_GIVEN INFORMATION_

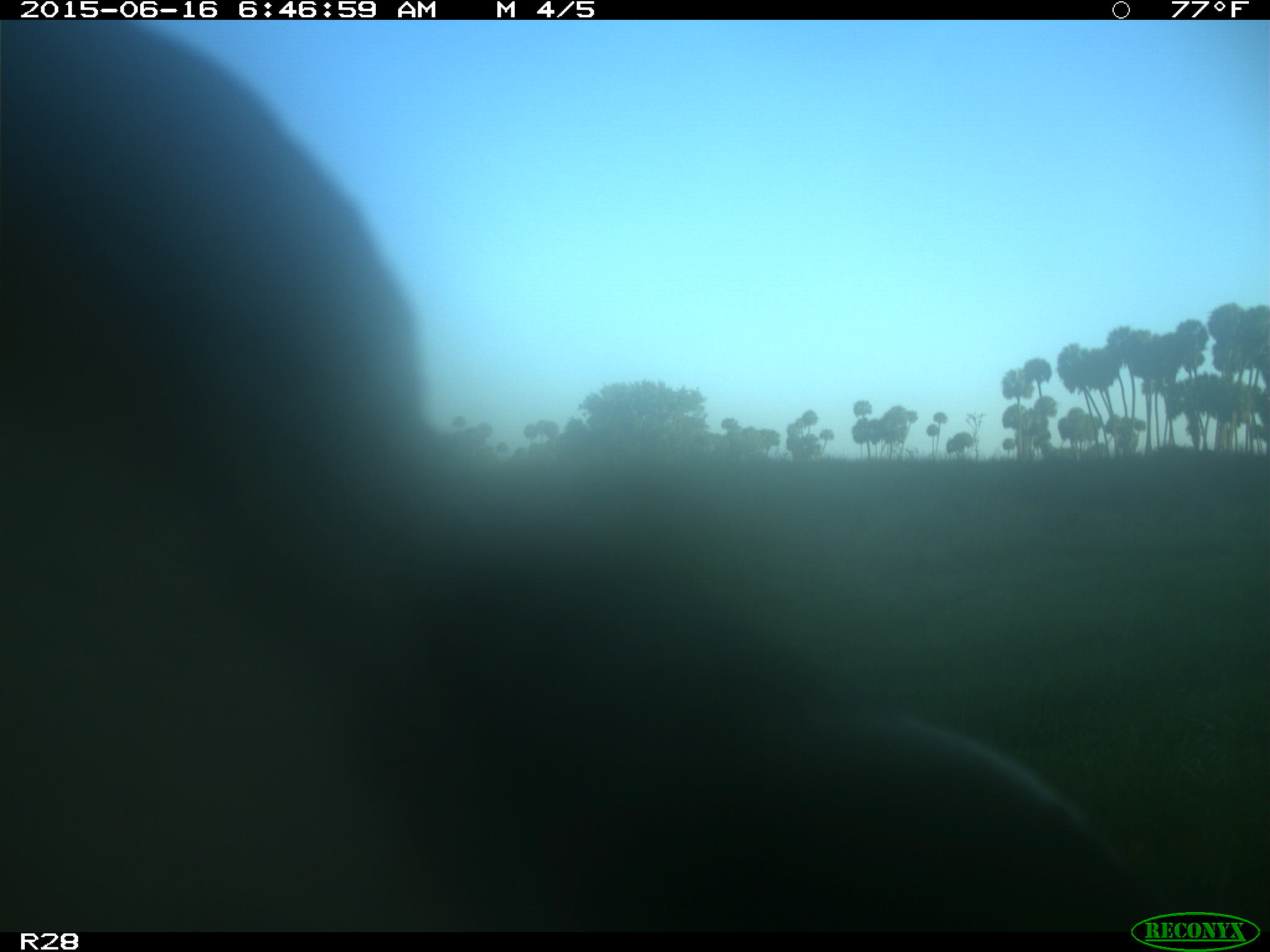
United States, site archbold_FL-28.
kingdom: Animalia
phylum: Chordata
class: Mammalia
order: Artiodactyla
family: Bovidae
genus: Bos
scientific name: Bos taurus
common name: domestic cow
...
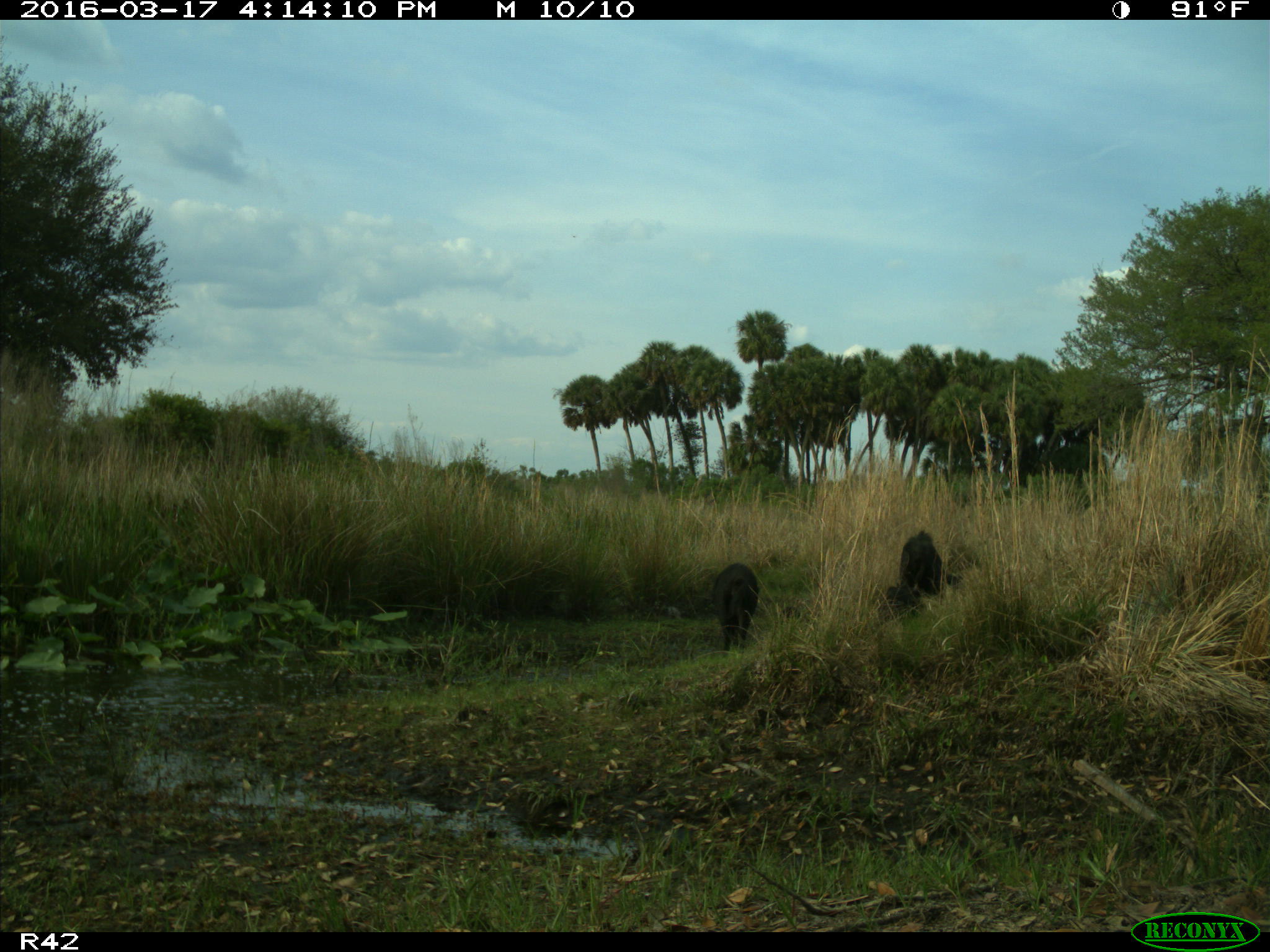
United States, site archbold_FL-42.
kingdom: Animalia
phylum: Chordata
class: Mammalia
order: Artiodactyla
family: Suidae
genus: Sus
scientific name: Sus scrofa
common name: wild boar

_WORK INSTRUCTIONS_
Among the entries above, how many lines contain the string "United"? Write the number alone.

_RESULT OF THIS TASK_
2